On our visit to the Indianapolis Museum of Art on Saturday, we enjoyed this painting of hors d'oeuvres by Gustave Caillibaut. But of course you want to hear about our Thanksgiving dinner:

Elaine cooked a fabulous meal entirely according to tradition. Maybe we were obligated to make up for Evelyn's decision to have fondue and trifle for her Thanksgiving dinner!

While Larry carved, Lenny made a fabulous glossy dark sauce for the turkey and stuffing, which Elaine had started the day before, and which she and I worked on for quite a bit of the day.

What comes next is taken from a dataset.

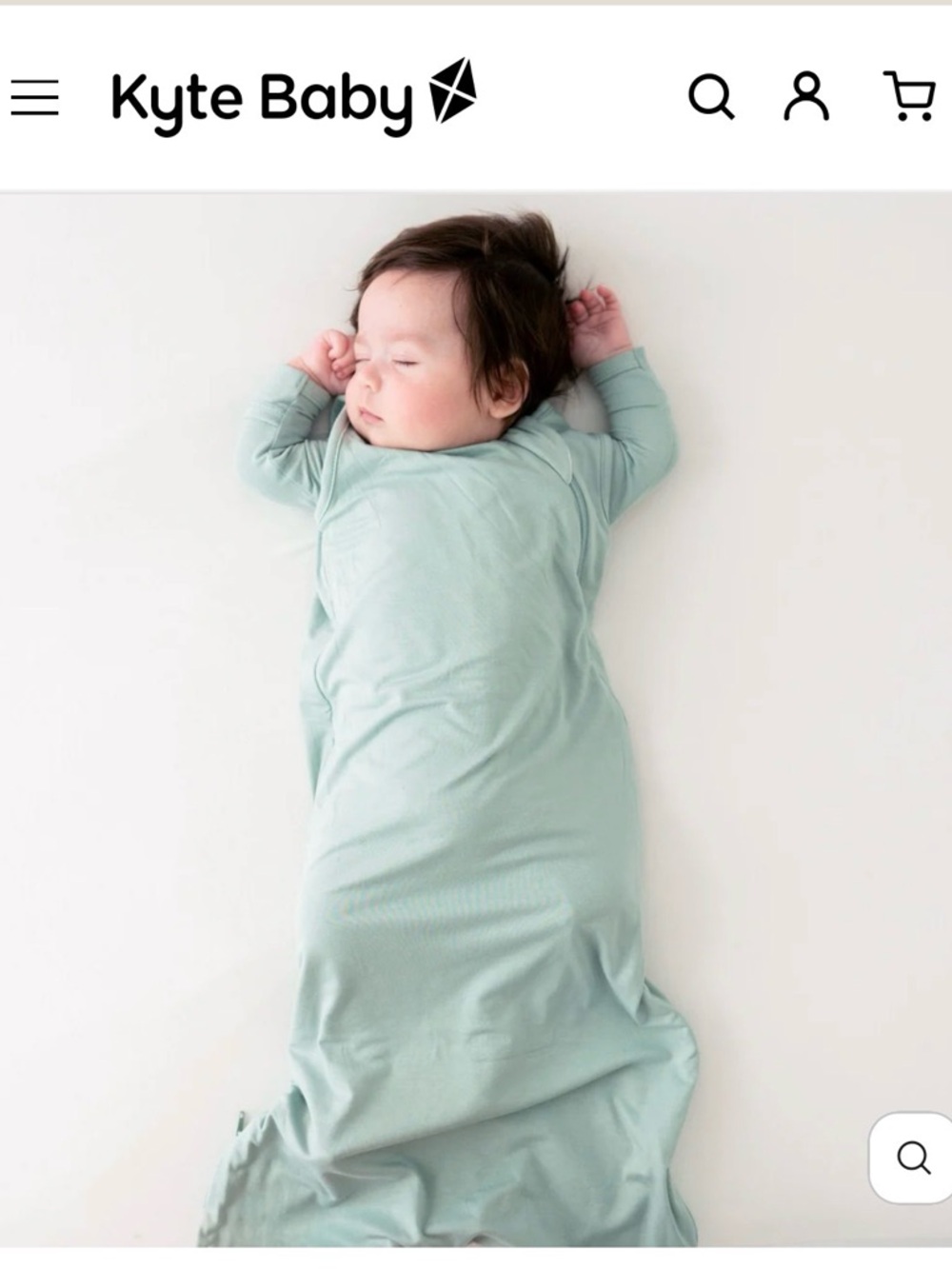 Kyte BABY Sleep Bag in Sage 0.5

Elaine is really good at planning, and I joined in with the scheme. She had made one pot of stock from the neck and giblets on Wednesday. We used this for the stuffing. She'd also left the bread out to dry some overnight, and we seasoned it from her brand-new jar of poultry seasoning.

While we were cutting up celery, onions, and carrots, we also put aside a baggie full of chopped veggies for later making stock. As Larry carved, he put the bones right into a big pot. It cooked overnight. Saturday we used the fantastic stock for French onion soup for lunch. I realized that French onion soup is almost a Thanksgiving tradition -- for later in the weekend. It's the moment when we have great stock every year.

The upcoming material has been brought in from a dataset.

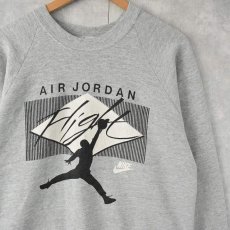 画像1: NIKE AIR JORDAN ジャンプマンロゴプリントスウェット (1)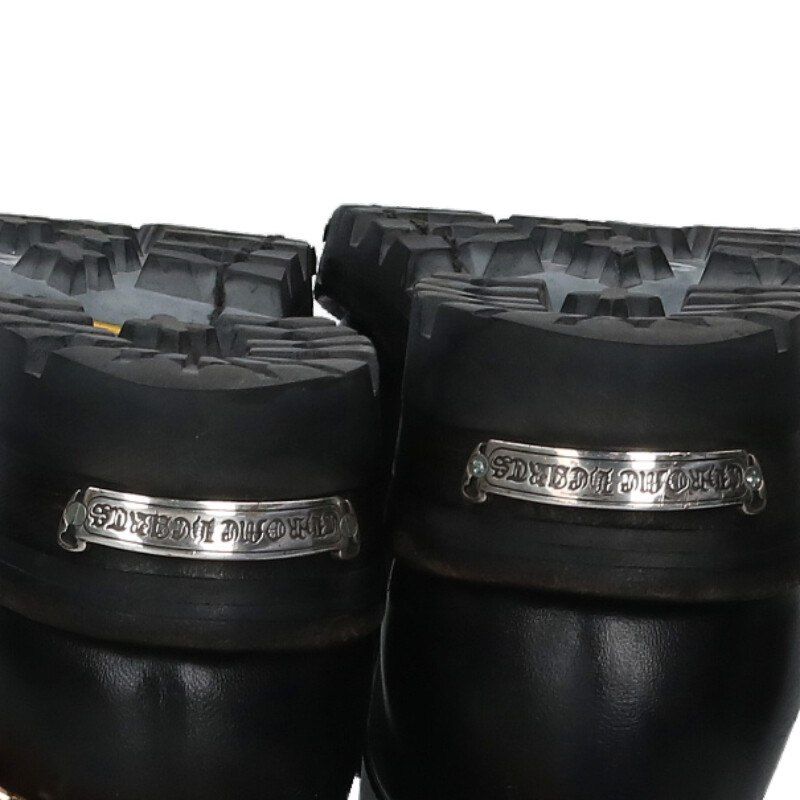 Chrome Hearts Wesco Jobmaster Job Master Star Leather Bra Dress Up Boots — view 5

For Thanksgiving dessert, we had two pies and a chocolate cranberry cake. By that time, I was only able to eat one small piece of apple pie. Elaine makes the best apple pies I know of.

I think everyone had a fantastic time at Thanksgiving dinner. We had plenty of pie and apple salad left over for breakfast on Friday, too, before heading for Indianapolis (around an hour's drive through Hoosier fields past industrial areas, and into the city).

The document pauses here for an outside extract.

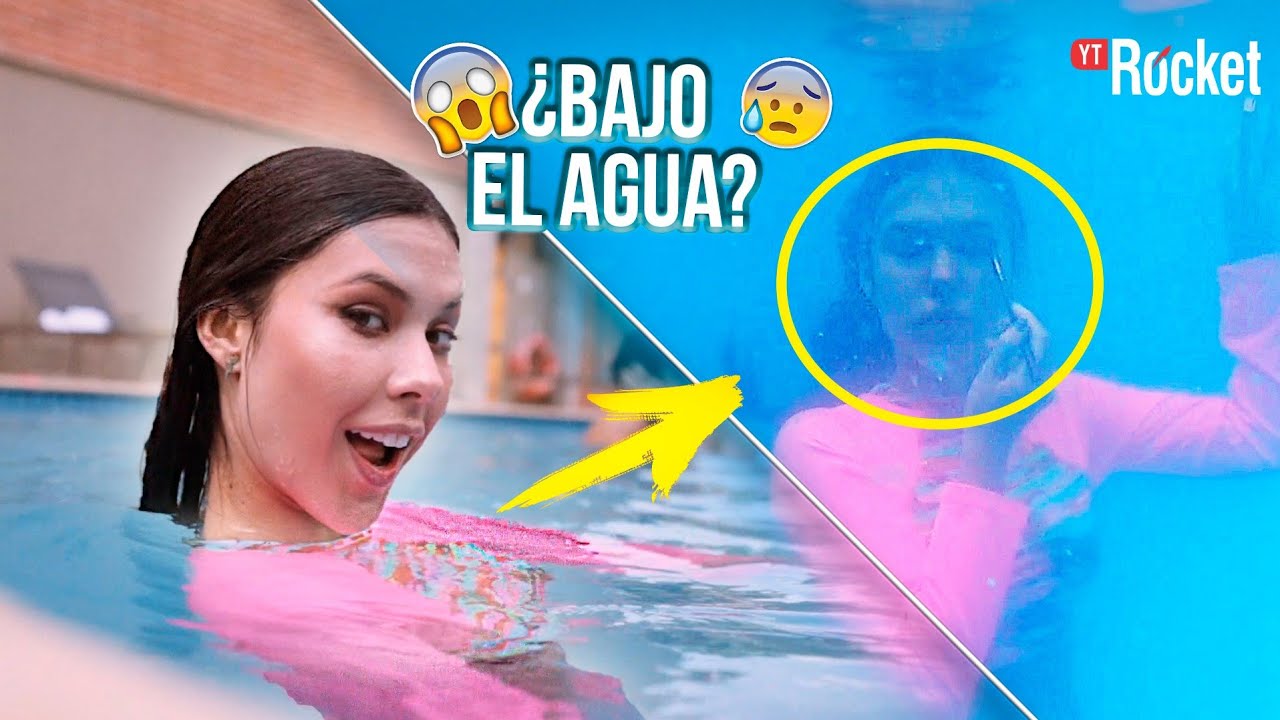 Me Maquillo Bajo El Agua 💄😱  - Daniela Salazar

At the Museum Friday, we ate an entirely unmemorable cafe lunch, and of course had a full plate of leftovers for dinner Friday night, all very traditionally oriented, of course.

By Saturday night -- after the French onion soup lunch -- we were ready for a restaurant. Is a Chinese dinner part of Thanksgiving tradition? I don't know. We ordered shrimp with walnuts, moo-shu pork, fish with black beans, and a dish of green beans (despite the green beans we had eaten for Thanksgiving).

Food has obviously been very important to the Chinese for a very long time. In the Han Dynasty, more than a thousand years ago, the dead were sent off with a vast number of preparatory statues to accompany and serve them: including food. This selection, which we saw in the museum, includes a number of items, including a boar's head. An oven for cooking it is off to the side.